Figure 2. Clinical Factors associated with Albuminuria in SCD: Age, and haematological indices

Scatter plot illustrating the positive relationship between age (y-axes) and log crude albuminuria, (r = 0.142, p = 0.004) (A), log Leucocyte count (r = 0.116, p = 0.0202) (B); MCV (r = 0.167, p = 0.008) (C) and a nearly significant negative nature of the relationship with Hb level (r = −0.091, p = 0.069) (D). The red lines indicate a line of best fit, fitted to the data. Hb: haemoglobin; MCV: mean corpuscular volume.

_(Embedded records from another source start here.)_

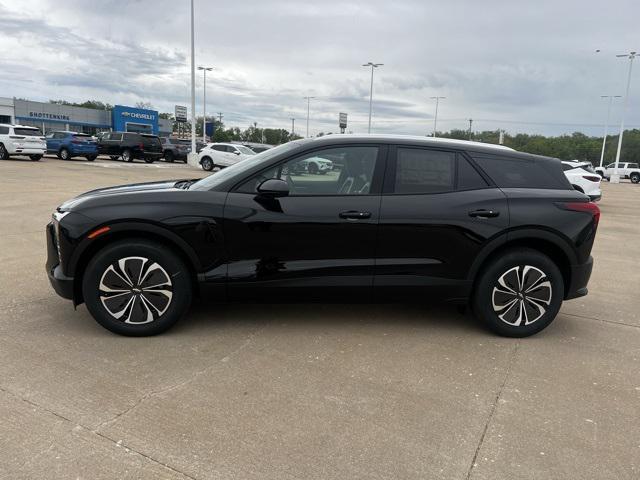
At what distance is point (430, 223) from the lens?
410 centimetres

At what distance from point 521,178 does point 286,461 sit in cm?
307

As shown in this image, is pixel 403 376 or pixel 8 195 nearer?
pixel 403 376

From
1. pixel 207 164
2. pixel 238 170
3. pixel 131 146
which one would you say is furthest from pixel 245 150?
pixel 238 170

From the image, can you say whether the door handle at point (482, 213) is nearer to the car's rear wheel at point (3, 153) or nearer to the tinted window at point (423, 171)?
the tinted window at point (423, 171)

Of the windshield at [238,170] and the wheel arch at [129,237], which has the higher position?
the windshield at [238,170]

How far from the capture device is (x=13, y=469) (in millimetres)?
2416

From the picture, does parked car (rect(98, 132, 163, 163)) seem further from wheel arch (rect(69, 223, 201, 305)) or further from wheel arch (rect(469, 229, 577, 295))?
wheel arch (rect(469, 229, 577, 295))

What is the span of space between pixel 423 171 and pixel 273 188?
128 centimetres

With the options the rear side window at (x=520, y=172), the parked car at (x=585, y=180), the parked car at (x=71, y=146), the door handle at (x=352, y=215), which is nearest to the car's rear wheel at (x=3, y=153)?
the parked car at (x=71, y=146)

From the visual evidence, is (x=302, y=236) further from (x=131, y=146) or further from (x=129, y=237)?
(x=131, y=146)

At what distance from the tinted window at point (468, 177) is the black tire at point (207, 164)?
25.7 metres

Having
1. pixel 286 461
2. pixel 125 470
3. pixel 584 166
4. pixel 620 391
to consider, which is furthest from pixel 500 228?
pixel 584 166

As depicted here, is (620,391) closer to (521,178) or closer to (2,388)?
(521,178)

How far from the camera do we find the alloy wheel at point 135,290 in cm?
389
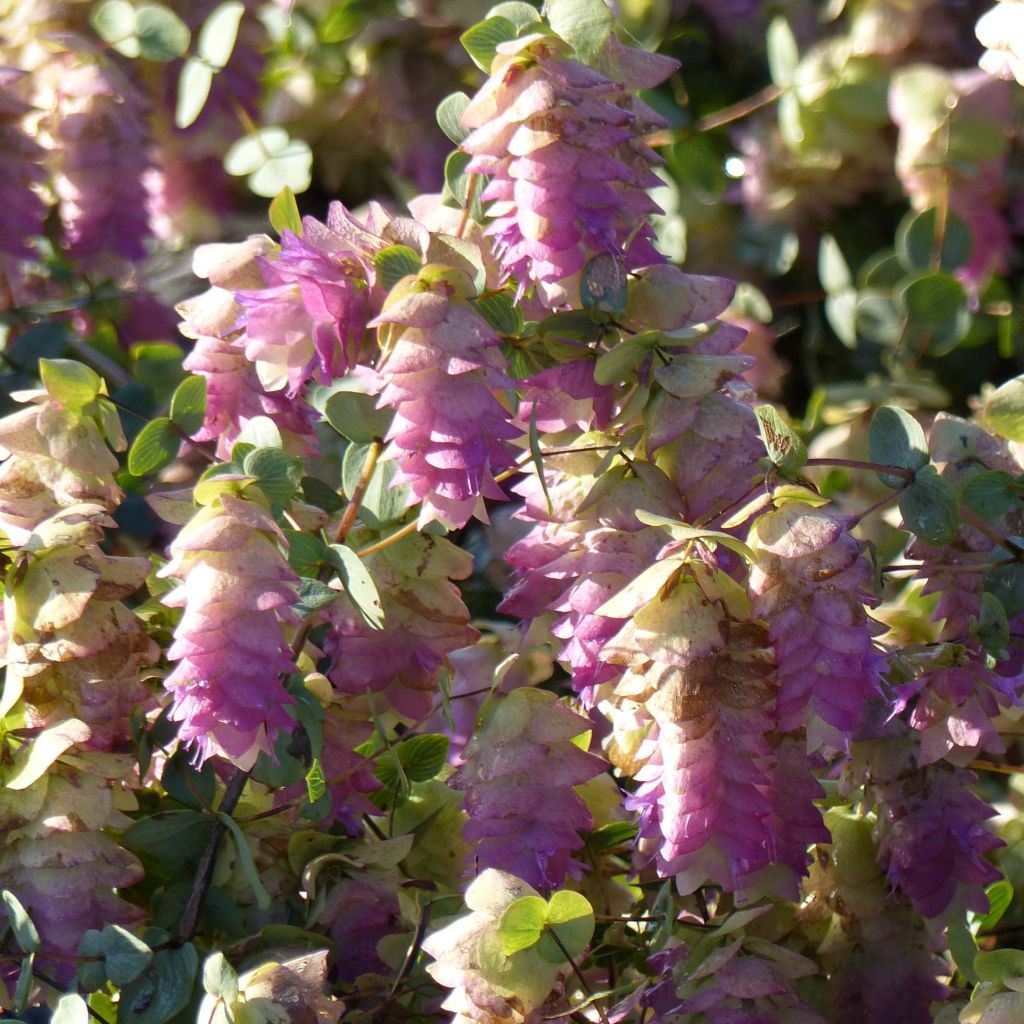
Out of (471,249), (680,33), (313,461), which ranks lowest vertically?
(313,461)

Figure 3. Box and whisker plots showing the association of APOL1 G1/G2 with crude albuminuria, ACR, and eGFR values in the SCD patient cohort

Box and whisker plots illustrating the distribution of (Panel A) crude albuminuria, (Panel B) ACR and (Panel C) eGFR (calculated using the CKD-EPI equation) values conditioned on the APOL1 G1/G2 polymorphism, based on the presence of zero (n = 333), one (n = 40) or two (n = 5) minor alleles. The horizontal lines that constitute the ‘box’ correspond to the lower quartile, median and upper quartile parameters. The length of the ‘whiskers’ that extend from the box in the upwards and downwards direction represent a distance to the maximum and minimum values, respectively. Significant results are indicated using * (p < 0.05). ACR: albumin/creatinine ratio; CKD-EPI: Chronic Kidney Disease Epidemiology Collaboration equation; eGFR: estimated glomerular filtration rate; SCD: sickle cell disease.